Messaggio da Crivelli » 19/03/2019 - 17:42

Il Dr. Giovanni Di Genova mi ha risposto che……………..
(19/03/2019 - 16:21)

Il Dr. Giovanni Di Genova, questa mattina, a mezzo e-mail, oggi ha risposto come segue (salto alcuni passi che non interessano ai lettori) al mio messaggio di posta elettronica di alcuni giorni fa.

“….. È polemica di questi giorni perché il Ministero non sta acquistando le corse estere (ho ricevuto molte mail ed alcune sono a dir poco “inaccettabili”, nei toni e nei contenuti; ma tant’è). La causa è molto banale: le risorse a disposizione sono molto ridotte; lo stanziamento di bilancio ha visto un deciso taglio; e si può fare molto poco con quelle che abbiamo a disposizione. Nel 2019 ci sono state inoltre novità amministrative e di gestione, oltre alle nuove società Inglesi, al posto di GBI. (Ora della vendita di quei diritti si occupa una Società che si chiama RMG, n.d.r.). Il tutto non ci consente di prendere iniziative se non con grande attenzione alle regole di gestione amministrativa. Stiamo valutando da mesi la possibilità di vendere le nostre corse e di compensare così le minori risorse disponibili. Speriamo di riuscirci……Giovanni Di Genova”.

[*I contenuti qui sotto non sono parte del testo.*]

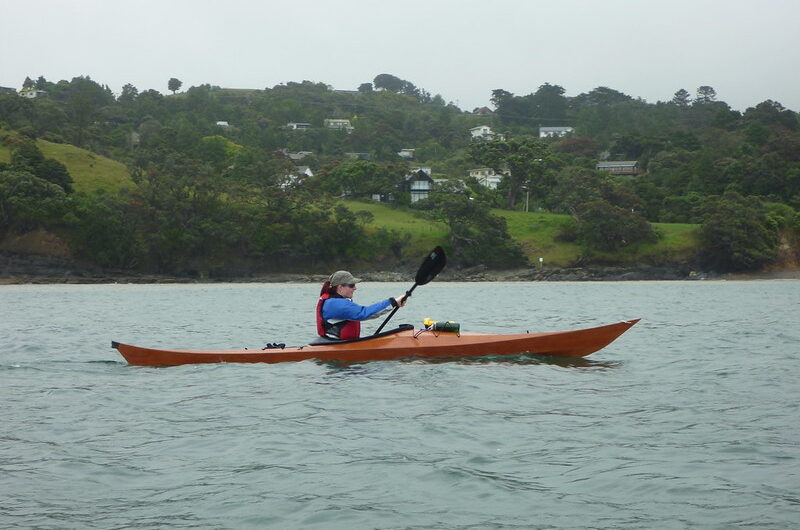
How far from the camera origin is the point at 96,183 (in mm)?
57219

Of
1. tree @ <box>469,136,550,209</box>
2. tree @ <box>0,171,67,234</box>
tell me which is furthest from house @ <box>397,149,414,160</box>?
tree @ <box>0,171,67,234</box>

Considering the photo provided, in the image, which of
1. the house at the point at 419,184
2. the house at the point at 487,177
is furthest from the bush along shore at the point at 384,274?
the house at the point at 487,177

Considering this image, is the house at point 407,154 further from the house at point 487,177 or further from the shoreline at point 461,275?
the shoreline at point 461,275

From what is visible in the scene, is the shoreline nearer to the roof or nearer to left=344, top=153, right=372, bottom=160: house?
the roof

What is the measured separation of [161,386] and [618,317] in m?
16.0

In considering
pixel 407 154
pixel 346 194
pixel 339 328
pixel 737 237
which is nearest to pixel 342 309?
pixel 339 328

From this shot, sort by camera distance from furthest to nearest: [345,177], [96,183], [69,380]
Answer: [345,177]
[96,183]
[69,380]

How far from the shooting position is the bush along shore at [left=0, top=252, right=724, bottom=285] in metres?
49.7

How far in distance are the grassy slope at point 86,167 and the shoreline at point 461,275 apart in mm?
6987

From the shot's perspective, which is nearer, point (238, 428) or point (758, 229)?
point (238, 428)

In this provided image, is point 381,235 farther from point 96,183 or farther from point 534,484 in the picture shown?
point 534,484

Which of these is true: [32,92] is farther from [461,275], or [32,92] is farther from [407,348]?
[407,348]

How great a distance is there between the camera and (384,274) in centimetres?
5409

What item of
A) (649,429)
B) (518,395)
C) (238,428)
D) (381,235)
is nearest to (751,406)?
(649,429)
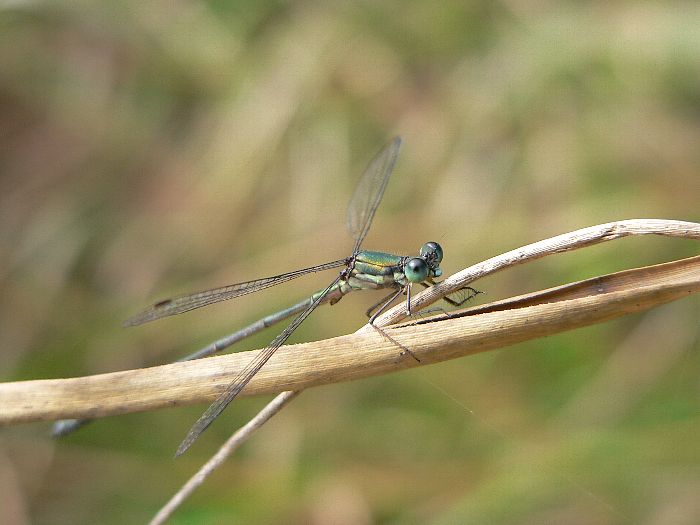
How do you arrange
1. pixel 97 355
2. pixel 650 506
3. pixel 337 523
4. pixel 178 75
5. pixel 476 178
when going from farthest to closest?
1. pixel 178 75
2. pixel 476 178
3. pixel 97 355
4. pixel 337 523
5. pixel 650 506

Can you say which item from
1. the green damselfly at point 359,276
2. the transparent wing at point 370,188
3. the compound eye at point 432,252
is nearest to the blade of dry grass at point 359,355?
the green damselfly at point 359,276

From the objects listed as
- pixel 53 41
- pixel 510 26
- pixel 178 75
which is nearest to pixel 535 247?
pixel 510 26

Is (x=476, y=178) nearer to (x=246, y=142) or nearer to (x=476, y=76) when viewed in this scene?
(x=476, y=76)

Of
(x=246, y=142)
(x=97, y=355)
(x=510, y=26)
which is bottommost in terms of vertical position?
(x=97, y=355)

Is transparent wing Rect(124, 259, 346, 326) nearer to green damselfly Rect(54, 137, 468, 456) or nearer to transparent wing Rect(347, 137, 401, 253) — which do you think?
green damselfly Rect(54, 137, 468, 456)

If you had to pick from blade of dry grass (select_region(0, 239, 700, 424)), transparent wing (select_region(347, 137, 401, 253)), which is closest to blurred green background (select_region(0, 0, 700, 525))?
transparent wing (select_region(347, 137, 401, 253))

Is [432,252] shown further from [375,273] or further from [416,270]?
[375,273]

Ho risposto molto dettagliatamente, ma riassumo i concetti principali.
In primo luogo ho consigliato di pagare il tasso di mercato sui movimenti di scommesse generati in Italia, cioè il 3% e non il 3,3%, per ingrassare qualcuno in UK e in Italia, che si è già troppo ingrassato nel passato (tanti anni e tante volte 3,3% invece di 3%).
Poi ho scritto che ad ogni corsa che si disputa in Italia il Mipaaft perde tanti soldi perché incassa molto meno di quello che deve distribuire tra premi, sovra - premi, contributi vari agli ippodromi, spese varie, etc.
Quindi Mef e Mipaaft devono trovare la quadra al sistema bilancio preventivo del Mipaaft in fatto di acquisto di diritti TV e scommesse dall’estero perché più corse il Mipaaft acquista tanto più il Mef incassa, come quota tasse e il Mipaaft come quota di sua pertinenza, netta, senza dover pagare alcunché ad alcun soggetto ippico e non ippico.
Ho specificato che, durante l’Inverno e la Primavera, vanno acquistate anche e soprattutto le corse del National Hunt Britannico e Irlandese (la TV di Stato si deve aggiustare come canali) in modo da arrivare a Cheltenham preparati e in modo di continuare, allo stesso modo preparati, per Aintree e Punchestown.
Ho sottolineato come deve essere “messo in opera” il Palinsesto Complementare, ora che quello Principale è noto (zero corse estere o a babbo morto con i soldi vinti alla Lotteria).
Vendere le corse Italiane non è possibile, primo perché le dovrebbero acquistare i bookmakers che avrebbero movimenti tendenti a zero, come hanno movimenti tendenti a zero per le corse Indiane, delle Isole Mauritius, etc., mostrate solo per fare colore.
Ho ribadito il concetto che il Mef e il Mipaaft istigano gli appassionati e gli investitori Italiani ad investire il loro denaro all’estero drenando risorse, importantissime, e causando “buchi” al Mef e al Mipaaft, Ministeri strettamente collegati tra loro, per le questioni dell’ippica.
Ho concluso con un esempio colorito: la situazione è la stessa di quel marito che si taglia le p…e per fare un dispetto alla moglie.
Ora però bisogna passare alla fase due, cioè alla fase costruttiva.
Sono molto contento della risposta del Dr. Di Genova, che ha dimostrato di essere persona seria e corretta.
E’ stato ottenuto un risultato, la risposta, magro il contenuto, alla faccia dei filosofi cialtroni del web che parlano sempre e fanno solo e sempre fumo, dei concessionari, che non muovono un dito e, soprattutto, delle categorie ippiche, abuliche.
Per non parlare Del Foglio di Stato che tace, ma evidentemente il suo amministratore, Prezzemolo, non ha interessi e non essendoci trippa per i suoi gatti sta alla finestra in attesa di un qualche altro incarico, dopo la figuraccia al Comitato Pattern (zero Gruppi 1 in Italia, ora membro associato e non effettivo del Comitato. ).
Ora bisogna passare alla fase costruttiva come ho scritto più in alto e m’inventerò qualche cosa: vi terrò informati.
Stay with us.

Carlo Zuccoli

P. S. Naturalmente sono stato autorizzato dal Dr. Giovanni Di Genova a pubblicare un sunto della sua risposta alla mia e-mail di giorni fa.

C. Z.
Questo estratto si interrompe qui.